About

My name is Balint Zoltan Kacsoh. I was raised in the beautiful capital of Hungary, Budapest, and in Macon, GA. From a young age, I was fascinated by biology--whether it be going to the aquarium and the zoo, to biology class--I wanted to understand how organisms function. My father, also Balint Kacsoh (https://medicine.mercer.edu/research/macon/faculty-research/researchers/bailintkacsoh.cfm), brought me to his research lab at Mercer University School of Medicine, where I was able to keep my own cell cultures and "help" run experiments as young as age 8. Throughout lower, middle, and highschool, my favorite subject was science. I even sought more rare classes to take, such as Genetics and Advanced Topics in Science. Thus, I was science primed and I pursued a scientific career to identify the molecular and genetic mechanisms governing organismal output.

I received my BS/MS from Emory University under the guidance of Dr. Todd Schlenke and Dr. Nathan T. Mortimer. I am currently a Ph.D. candidate in the lab of Dr. Giovanni Bosco at the Geisel School of Medicine at Dartmouth College. I am interested in asking the big picture question of what are the governing factors that contribute to the behavior of an organism. I suggest that behavior is observable on the cellular and organismal level. To answer this approach to behavior, I employ neuro, genetic, behavioral, and bioinformatic approaches.

     As an undergraduate student at Emory University, under the mentorship of Dr. Nathan Mortimer and Todd Schlenke, I studied the physiological and behavioral immune response of Drosophila melanogaster (fruit fly) and other Drosophilids in the genus Drosophila in response to predatory wasps. We uncovered physiological mechanisms of Drosophila larvae allowing successful immune responses in addition to uncovering novel wasp venom components. We also uncovered multiple unique behavioral responses of adult Drosophila to the predatory wasps.

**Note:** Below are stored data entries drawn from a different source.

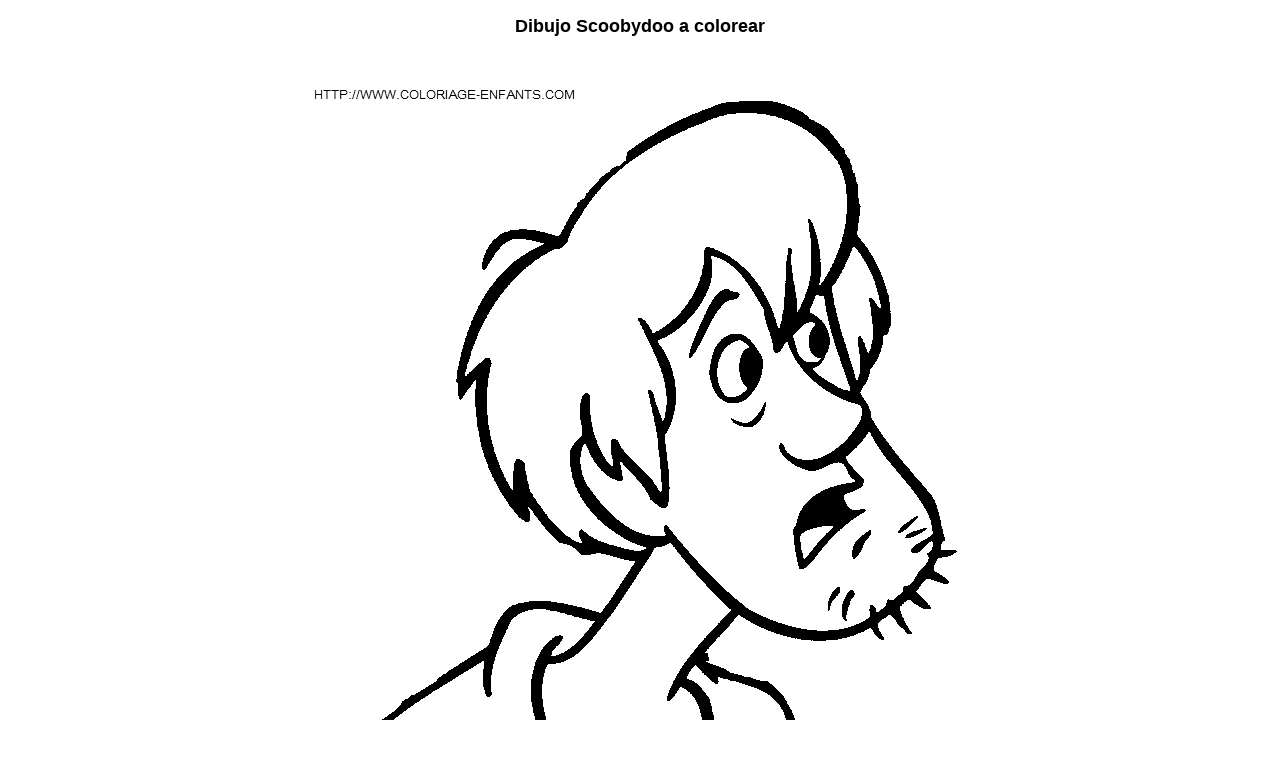

--- FILE ---
content_type: text/html; charset=UTF-8
request_url: https://www.dibujos-para-ninos.com/dibujo-a-imprimir.php?m=920
body_size: 640
content:
<!DOCTYPE html PUBLIC "-//W3C//DTD XHTML 1.0 Transitional//EN" "http://www.w3.org/TR/xhtml1/DTD/xhtml1-transitional.dtd">
<html xmlns="http://www.w3.org/1999/xhtml" xml:lang="es" lang="es">
<head>
<title>Dibujo Scoobydoo a colorear</title>
<meta http-equiv="Content-Type" content="text/html; charset=UTF-8" />
<meta name="description" content="Paginas de dibujos Scoobydoo para los ninos a imprimir y a colorear " />
<meta name="keywords" content="Dibujo, Scoobydoo, colorear, paginas de dibujos, para los ninos a imprimir y a colorear " />
<meta NAME="language" CONTENT="es">
<link rel="icon" href="favicon.ico" type="image/x-icon"> 
<link rel="shortcut icon" href="favicon.ico" type="image/x-icon"> 
<link rel="shortcut icon" href="favicon.ico" />
<link rel="stylesheet" href="dibujos.css" type="text/css">

<style type="text/css">
<!--
body {
	background: #FFFFFF center top;  
	margin-left: 0px;
	margin-top: 0px;
	margin-right: 0px;
	margin-bottom: 0px;
	background-repeat: no-repeat;
}
.Style2 {font-size: 14}
.Style5 {color: #FF0000}
.Style6 {
	font-family: Verdana, Arial, Helvetica, sans-serif;
	font-size: large;
}
-->
</style>

<meta name="viewport" content="width=804" />


</head>

<body >
<table width="100%" border="0" align="center" cellpadding="2" cellspacing="2" bgcolor="#FFFFFF">
  <tr>
    <td align="center">

	       <h1 class="Style6">Dibujo Scoobydoo a colorear</h1>
  <br> <br>
   <img src='images/scoobydoo-le-visage-de-samy.gif' alt='dibujo Scoobydoo'   border='0'>
 
      <br> <br>  <br> <br>
   <span class="menu"> Ya ha sido impreso 2487 veces! <br> <br>
     <span class="menu">Todas las imágenes mostradas en el sitio web pertenecen a sus respectivos autores, cualquier uso comercial está estrictamente prohibido sin el acuerdo previo del autor. Cualquier imagen presente en el sitio puede ser eliminada a petición del autor.



</span> <br><br></td>
</td>
  </tr>
</table>

</body>
</html>


--- FILE ---
content_type: text/css
request_url: https://www.dibujos-para-ninos.com/dibujos.css
body_size: 219
content:
body {
	background: #990000 center top;  
	margin-left: 0px;
	margin-top: 0px;
	margin-right: 0px;
	margin-bottom: 0px;
	background-repeat: no-repeat;
}


.Style10 {color: #F4531D}
.Style11 {color: #FFFFFF}
.Style12 {color: #FF0000}


a 		{  
font-family:  Verdana, Arial, Helvetica, Geneva, sans-serif;
font-size: 12px;
text-decoration: underline; 
font-weight: bold;
color: #FF0000;
}


.menu {
	font-family: Verdana, Arial, Helvetica, sans-serif;
	font-size: 14px;
	font-weight: bold;
	color: #000000;
	text-decoration: none;
	margin-left: 4px;

}
.tableauimages {  border: 1px #FF0099 dashed}

.titre {
	font-family: Verdana, Arial, Helvetica, sans-serif;
	font-size: 14px;
	font-weight: bold;
	color: #000000;
	text-decoration: none;
}
.descriptif {
	font-family: Verdana, Arial, Helvetica, sans-serif;
	font-size: 14px;
	font-style: normal;
	font-weight: normal;
	color: #000000;
	text-decoration: none;
}

.footer {
	font-family: Verdana, Arial, Helvetica, sans-serif;
	font-size: 12px;
	font-weight: bold;
	color: #000000;
	text-decoration: none;
}
.Style13 {font-size: 10px}
.Style14 {
	font-size: 10
}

      As a graduate student at the Geisel School of Medicine at Dartmouth under the supervision of Dr. Giovanni Bosco (http://boscogeneticslab.com/), my primary studies were on learning, memory, and social behavior in Drosophila melanogaster (the fruit fly) and the effects of age on these processes. For learning and memory, we utilized an ecologically relevant stimulus (a predatory wasp), to elicit a non-associative memory, that we analyzed for decay following exposure across time. Using this assay, we find an age dependent decline of memory maintenance, responsible in part due to changes in the mushroom body, the learning and memory center of the fly brain. For social behaviors, we find that flies exposed to predators engage in social interactions whereby naive flies learn and remember as if they had seen the predator. We have proposed that this social behavior constitutes a fly “language” and have observed both intraspecies and interspecies communication to exist throughout the genus Drosophila.

I believe that the interplay of neurobiology and the social sciences is a critical region of study, termed “sociogenetics.” With more and more precise molecular and neurogenetic tools, we are to better understand and define the relevant differences between a variety of social orders. In 1975, E.O. Wilson accurately predicted that a split in these two disciplines would occur primarily based on mechanistic/molecular approaches and evolution/ecological approaches. Sociality exists across many branches of the tree of life and is thought to encompass a spectrum of behaviors. But is there a single criterion that is truly suggestive of all forms of sociality? E.O Wilson suggested that the common denominator of sociality is the ability to communicate, stating: “the terms society and social must be defined quite broadly in order to prevent arbitrary exclusion of many interesting phenomenon” (Wilson 1971). In particular, I view sociality as the degree to which individuals tend be gregarious, or associate in social settings, and form cooperative groups that ultimately increase the survival and fitness of the individuals.

My postdoc work is driven by the following questions: What influences these behaviors on the molecular level? How do experiences shape our genetic information? This remains unknown and my long-term goal is to answer these questions using the more fluid reproductive plasticity present in ponerine ants such as Harpegnathos saltator, where I am studying the epigenetic effects of caste identity as a function of social environment. I am also utilizing Camponotus floridanus as a means to study the effect of social interaction on epigenetics, lifespan, and physiology. Finally, I am utilizing Atta cephalotes as a model to dissect epigenetic regulation of caste determination and behavior in an advanced social system.

In ants, bees, wasps, Drosophila, and other insects, we are privileged to not only see how complex societies evolve independently of humans, but also to dissect, with ever increasing clarity, the relationship between advanced social order, the forces of natural selection that shaped them, and the underlying neuro-genetic, epigenetic, and genetic mechanisms that guide these behaviors. We have only just arrived at the boundary between insect behavioral neuro-genetics, evolution and ecology, and sociobiology. These findings and studies could have fruitful vertical integration to humans when asking about the genetics of sociality.